- EXERCISE PROMPT:
Copy out every line of the records where the string "justify" occurs.

- DATA:
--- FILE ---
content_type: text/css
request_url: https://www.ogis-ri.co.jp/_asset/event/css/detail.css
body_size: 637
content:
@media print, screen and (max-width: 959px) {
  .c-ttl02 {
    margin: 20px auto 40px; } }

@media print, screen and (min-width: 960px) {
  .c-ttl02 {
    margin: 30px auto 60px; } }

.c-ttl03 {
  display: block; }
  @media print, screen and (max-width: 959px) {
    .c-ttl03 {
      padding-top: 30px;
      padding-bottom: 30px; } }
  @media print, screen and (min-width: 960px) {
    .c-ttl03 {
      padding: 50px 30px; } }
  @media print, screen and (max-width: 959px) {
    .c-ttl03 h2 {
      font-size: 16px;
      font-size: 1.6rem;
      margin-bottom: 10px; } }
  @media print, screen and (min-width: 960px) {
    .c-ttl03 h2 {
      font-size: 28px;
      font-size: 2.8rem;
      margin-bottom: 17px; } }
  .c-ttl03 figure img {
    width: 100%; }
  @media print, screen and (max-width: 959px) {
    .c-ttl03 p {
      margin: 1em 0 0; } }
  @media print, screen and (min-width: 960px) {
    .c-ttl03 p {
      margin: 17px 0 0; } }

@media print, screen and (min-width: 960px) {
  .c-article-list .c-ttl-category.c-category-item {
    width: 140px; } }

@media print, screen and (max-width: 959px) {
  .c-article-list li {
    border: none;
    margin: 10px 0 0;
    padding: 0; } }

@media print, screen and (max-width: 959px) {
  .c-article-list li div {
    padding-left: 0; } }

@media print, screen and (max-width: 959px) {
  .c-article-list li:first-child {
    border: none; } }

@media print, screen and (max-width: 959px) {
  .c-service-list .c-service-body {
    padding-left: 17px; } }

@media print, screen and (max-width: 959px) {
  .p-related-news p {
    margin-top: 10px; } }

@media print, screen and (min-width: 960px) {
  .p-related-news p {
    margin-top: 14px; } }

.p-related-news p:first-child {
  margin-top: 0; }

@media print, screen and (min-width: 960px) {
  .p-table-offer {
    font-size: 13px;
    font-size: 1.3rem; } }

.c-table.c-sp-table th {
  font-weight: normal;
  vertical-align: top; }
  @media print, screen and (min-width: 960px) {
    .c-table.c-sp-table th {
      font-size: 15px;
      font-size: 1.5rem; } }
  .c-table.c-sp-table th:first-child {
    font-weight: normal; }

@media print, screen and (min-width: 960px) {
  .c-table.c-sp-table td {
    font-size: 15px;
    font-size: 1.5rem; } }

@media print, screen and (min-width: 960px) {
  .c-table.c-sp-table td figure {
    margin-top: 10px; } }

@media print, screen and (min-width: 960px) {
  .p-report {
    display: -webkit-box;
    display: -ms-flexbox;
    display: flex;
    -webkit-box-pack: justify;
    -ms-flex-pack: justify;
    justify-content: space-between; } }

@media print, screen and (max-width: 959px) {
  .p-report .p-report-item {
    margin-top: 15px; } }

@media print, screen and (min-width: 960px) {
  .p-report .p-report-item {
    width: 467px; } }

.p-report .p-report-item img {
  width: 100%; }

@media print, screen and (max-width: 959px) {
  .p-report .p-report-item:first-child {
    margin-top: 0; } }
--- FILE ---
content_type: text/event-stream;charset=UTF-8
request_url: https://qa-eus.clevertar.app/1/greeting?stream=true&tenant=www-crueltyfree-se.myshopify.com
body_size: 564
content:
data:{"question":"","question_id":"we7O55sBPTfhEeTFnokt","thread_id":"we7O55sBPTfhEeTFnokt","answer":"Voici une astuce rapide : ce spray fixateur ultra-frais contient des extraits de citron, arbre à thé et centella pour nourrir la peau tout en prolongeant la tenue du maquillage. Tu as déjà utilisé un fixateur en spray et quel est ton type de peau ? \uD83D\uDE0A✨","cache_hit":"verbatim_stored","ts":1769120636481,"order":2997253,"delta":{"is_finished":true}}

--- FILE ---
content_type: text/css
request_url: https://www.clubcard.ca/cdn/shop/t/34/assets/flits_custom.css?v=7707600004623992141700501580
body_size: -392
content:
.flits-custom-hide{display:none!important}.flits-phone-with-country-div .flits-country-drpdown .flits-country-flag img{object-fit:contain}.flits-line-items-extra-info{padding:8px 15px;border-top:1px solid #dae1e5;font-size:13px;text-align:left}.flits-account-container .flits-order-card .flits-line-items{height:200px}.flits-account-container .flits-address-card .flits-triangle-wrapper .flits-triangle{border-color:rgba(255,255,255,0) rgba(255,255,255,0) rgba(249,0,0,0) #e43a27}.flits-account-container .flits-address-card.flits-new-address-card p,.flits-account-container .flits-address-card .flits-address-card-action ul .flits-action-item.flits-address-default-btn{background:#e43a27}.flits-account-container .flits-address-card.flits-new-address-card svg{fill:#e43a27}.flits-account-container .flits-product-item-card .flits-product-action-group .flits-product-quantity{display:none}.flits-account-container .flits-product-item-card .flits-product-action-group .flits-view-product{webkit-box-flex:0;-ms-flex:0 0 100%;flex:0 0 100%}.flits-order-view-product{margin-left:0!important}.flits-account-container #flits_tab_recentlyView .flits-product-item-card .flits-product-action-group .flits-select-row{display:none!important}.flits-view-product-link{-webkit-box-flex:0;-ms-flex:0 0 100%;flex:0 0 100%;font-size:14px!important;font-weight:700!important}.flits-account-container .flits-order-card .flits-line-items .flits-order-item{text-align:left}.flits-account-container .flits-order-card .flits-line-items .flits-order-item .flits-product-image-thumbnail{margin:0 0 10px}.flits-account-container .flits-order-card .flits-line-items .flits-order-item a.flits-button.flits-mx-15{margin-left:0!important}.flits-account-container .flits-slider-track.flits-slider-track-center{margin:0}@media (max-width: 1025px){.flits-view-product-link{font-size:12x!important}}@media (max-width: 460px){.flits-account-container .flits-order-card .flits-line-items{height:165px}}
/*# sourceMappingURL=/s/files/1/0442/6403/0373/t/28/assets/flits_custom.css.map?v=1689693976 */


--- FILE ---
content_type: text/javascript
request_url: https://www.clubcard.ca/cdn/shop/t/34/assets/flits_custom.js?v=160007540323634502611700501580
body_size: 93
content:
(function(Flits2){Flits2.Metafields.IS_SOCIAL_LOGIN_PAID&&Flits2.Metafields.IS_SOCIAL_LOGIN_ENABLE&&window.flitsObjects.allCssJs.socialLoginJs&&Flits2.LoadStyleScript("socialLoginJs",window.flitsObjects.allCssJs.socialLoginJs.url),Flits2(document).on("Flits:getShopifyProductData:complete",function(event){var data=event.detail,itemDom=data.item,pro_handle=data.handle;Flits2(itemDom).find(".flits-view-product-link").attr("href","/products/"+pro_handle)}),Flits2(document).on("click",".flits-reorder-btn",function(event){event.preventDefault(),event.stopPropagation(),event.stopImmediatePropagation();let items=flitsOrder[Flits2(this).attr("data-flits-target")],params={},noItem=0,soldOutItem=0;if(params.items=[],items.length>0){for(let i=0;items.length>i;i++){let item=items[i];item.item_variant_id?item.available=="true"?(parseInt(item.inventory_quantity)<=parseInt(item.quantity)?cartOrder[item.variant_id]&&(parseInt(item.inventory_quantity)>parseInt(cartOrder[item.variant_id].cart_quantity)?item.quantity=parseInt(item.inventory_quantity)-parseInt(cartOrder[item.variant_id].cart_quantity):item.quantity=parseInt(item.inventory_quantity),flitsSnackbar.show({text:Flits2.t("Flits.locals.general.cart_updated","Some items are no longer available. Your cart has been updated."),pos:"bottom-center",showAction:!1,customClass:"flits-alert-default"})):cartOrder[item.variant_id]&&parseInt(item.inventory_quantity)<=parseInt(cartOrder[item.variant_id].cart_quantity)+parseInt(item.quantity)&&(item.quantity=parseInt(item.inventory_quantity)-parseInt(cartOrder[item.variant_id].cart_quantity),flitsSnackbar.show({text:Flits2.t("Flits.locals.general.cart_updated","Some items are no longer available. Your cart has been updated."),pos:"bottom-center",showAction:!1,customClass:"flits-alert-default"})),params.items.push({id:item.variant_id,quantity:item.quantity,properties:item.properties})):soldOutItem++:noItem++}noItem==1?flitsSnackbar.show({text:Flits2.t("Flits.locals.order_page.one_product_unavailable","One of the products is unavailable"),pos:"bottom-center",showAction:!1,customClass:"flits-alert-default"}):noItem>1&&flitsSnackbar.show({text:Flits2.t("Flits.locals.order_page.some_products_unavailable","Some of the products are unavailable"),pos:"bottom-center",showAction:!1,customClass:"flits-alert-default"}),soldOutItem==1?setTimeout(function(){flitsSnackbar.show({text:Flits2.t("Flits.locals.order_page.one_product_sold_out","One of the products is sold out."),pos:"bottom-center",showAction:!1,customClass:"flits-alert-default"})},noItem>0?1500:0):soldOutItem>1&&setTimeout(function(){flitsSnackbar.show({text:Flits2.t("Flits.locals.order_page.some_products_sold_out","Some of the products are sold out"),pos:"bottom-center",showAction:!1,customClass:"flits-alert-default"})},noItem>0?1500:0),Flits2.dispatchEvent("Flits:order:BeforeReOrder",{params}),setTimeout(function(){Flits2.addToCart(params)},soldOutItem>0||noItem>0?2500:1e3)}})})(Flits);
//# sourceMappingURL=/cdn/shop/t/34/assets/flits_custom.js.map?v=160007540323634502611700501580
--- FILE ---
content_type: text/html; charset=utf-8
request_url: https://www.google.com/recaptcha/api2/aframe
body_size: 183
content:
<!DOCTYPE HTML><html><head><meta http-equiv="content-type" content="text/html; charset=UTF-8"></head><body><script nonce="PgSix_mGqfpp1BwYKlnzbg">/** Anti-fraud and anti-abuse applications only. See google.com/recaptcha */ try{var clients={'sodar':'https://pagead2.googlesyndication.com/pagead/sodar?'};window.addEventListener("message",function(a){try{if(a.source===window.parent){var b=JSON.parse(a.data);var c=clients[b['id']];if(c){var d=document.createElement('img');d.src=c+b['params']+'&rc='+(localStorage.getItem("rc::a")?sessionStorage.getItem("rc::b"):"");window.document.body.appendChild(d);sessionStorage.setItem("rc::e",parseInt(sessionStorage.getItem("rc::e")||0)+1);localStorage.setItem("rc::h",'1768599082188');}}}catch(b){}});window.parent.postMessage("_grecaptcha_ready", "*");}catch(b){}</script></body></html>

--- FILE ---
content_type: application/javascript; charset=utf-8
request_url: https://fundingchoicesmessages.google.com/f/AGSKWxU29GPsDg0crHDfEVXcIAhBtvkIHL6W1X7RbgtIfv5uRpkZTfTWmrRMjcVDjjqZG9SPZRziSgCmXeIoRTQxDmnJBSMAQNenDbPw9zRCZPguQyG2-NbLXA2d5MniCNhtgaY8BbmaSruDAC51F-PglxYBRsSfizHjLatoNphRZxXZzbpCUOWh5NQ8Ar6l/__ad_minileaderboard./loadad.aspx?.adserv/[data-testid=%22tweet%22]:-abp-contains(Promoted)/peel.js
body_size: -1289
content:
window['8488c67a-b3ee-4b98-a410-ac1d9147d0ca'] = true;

- EXPECTED ANSWER:
    -webkit-box-pack: justify;
    -ms-flex-pack: justify;
    justify-content: space-between; } }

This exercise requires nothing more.